More are leasing these days.
32   DASKAA   ignore (3)   2018 Nov 5, 2:18pm   ↑ like (0)   ↓ dislike (0)   quote   flag        

everything says
I'm driving a 30 year old vehicle which is apparently indestructible, easy to work on, parts available, and cheap to repair. (Toyota hilux),


Does in have a DShK mounted in the bed?
33   komputodo   ignore (0)   2018 Nov 5, 2:23pm   ↑ like (0)   ↓ dislike (0)   quote   flag        

APOCALYPSEFUCKisShostikovitch says
I had to take a bus a mile to a gas station to flash charge the battery


Get that acid all hot and gassy and bubbly. Hell, batteries were cheap back then.
34   TwoScoopsOfSpaceForce   ignore (4)   2018 Nov 5, 2:54pm   ↑ like (0)   ↓ dislike (0)   quote   flag        

HeadSet says
Already exists. Called a Used Car Dealer. Some like Carmax ave huge inventories.


New cars, not just old.

It's pretty much illegal to sell new cars in every state unless through a dealer. Let's let those who manufacture in the USA sell direct, with factory to driveway delivery, which will help both corporate profits and costs to the consumer.

Or some dealers could only carry the top 5 most popular make and model new cars of any company willing to work with them. Imagine going to a dealership and finding they have Rogues as well as RAV4s and F Series.
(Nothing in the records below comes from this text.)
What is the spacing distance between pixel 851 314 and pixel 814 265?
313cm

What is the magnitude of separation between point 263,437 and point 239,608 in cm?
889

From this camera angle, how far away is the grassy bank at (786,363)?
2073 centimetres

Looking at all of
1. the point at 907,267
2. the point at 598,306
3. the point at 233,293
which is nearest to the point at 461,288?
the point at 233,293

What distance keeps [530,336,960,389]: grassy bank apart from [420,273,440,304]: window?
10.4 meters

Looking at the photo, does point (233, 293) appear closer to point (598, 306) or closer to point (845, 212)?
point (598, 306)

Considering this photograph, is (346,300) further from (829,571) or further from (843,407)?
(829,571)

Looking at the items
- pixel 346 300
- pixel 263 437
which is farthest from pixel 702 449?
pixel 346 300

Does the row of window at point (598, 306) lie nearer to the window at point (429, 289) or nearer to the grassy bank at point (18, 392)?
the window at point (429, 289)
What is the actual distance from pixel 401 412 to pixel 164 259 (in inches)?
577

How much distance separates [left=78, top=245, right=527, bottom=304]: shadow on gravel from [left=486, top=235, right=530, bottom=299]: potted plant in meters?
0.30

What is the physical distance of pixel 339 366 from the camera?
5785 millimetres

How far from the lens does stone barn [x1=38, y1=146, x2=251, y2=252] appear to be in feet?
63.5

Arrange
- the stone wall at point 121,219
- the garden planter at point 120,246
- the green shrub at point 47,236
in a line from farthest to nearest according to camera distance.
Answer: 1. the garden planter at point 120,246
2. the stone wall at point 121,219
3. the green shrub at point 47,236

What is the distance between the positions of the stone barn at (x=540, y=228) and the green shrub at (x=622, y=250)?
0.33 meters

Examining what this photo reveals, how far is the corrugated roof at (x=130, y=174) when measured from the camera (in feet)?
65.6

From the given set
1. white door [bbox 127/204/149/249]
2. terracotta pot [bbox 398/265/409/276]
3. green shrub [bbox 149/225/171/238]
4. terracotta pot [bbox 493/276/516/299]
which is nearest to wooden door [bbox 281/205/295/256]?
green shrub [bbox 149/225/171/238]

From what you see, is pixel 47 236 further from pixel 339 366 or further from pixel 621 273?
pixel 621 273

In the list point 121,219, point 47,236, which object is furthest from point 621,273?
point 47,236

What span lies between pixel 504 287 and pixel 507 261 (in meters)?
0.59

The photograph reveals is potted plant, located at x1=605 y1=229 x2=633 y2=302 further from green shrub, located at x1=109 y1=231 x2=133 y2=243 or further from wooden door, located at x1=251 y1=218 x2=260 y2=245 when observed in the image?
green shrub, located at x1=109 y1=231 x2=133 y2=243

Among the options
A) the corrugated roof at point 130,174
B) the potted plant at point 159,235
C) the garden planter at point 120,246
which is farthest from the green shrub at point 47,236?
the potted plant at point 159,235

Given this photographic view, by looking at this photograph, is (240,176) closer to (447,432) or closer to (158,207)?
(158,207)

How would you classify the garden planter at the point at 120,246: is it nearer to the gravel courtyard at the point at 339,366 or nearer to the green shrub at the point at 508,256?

I don't know why you can buy the same make and model TV from multiple outlets, but you're limited to one dealership in your area.
35   APOCALYPSEFUCKisShostikovitch   ignore (34)   2018 Nov 5, 2:55pm   ↑ like (0)   ↓ dislike (0)   quote   flag        

komputodo says
Hell, batteries were cheap back then.


So was my rate per shift.
36   DASKAA   ignore (3)   2018 Nov 5, 2:56pm   ↑ like (1)   ↓ dislike (0)   quote   flag        

TwoScoopsOfSpaceForce says
It's pretty much illegal to sell new cars in every state unless through a dealer.


How does Tesla sell their cars outside of CA? They don't have any dealers by choice.
37   TwoScoopsOfSpaceForce   ignore (4)   2018 Nov 5, 2:58pm   ↑ like (0)   ↓ dislike (0)   quote   flag        

MbS says
How does Tesla sell their cars outside of CA? They don't have any dealers by choice.



Yep, I remember Elon Musk trying to get around the artificial government created Dealer monopoly a few years back:

Tesla, Inc. has faced dealership disputes in several U.S. states as a result of local laws. In the United States, direct manufacturer auto sales are prohibited in many states by franchise laws requiring that new cars be sold only by independent dealers. The electric car manufacturer Tesla maintains that in order to properly explain to their customers the advantages their cars have over traditional vehicles with an internal combustion engine, they cannot rely on third party dealerships to handle their sales.[1][2]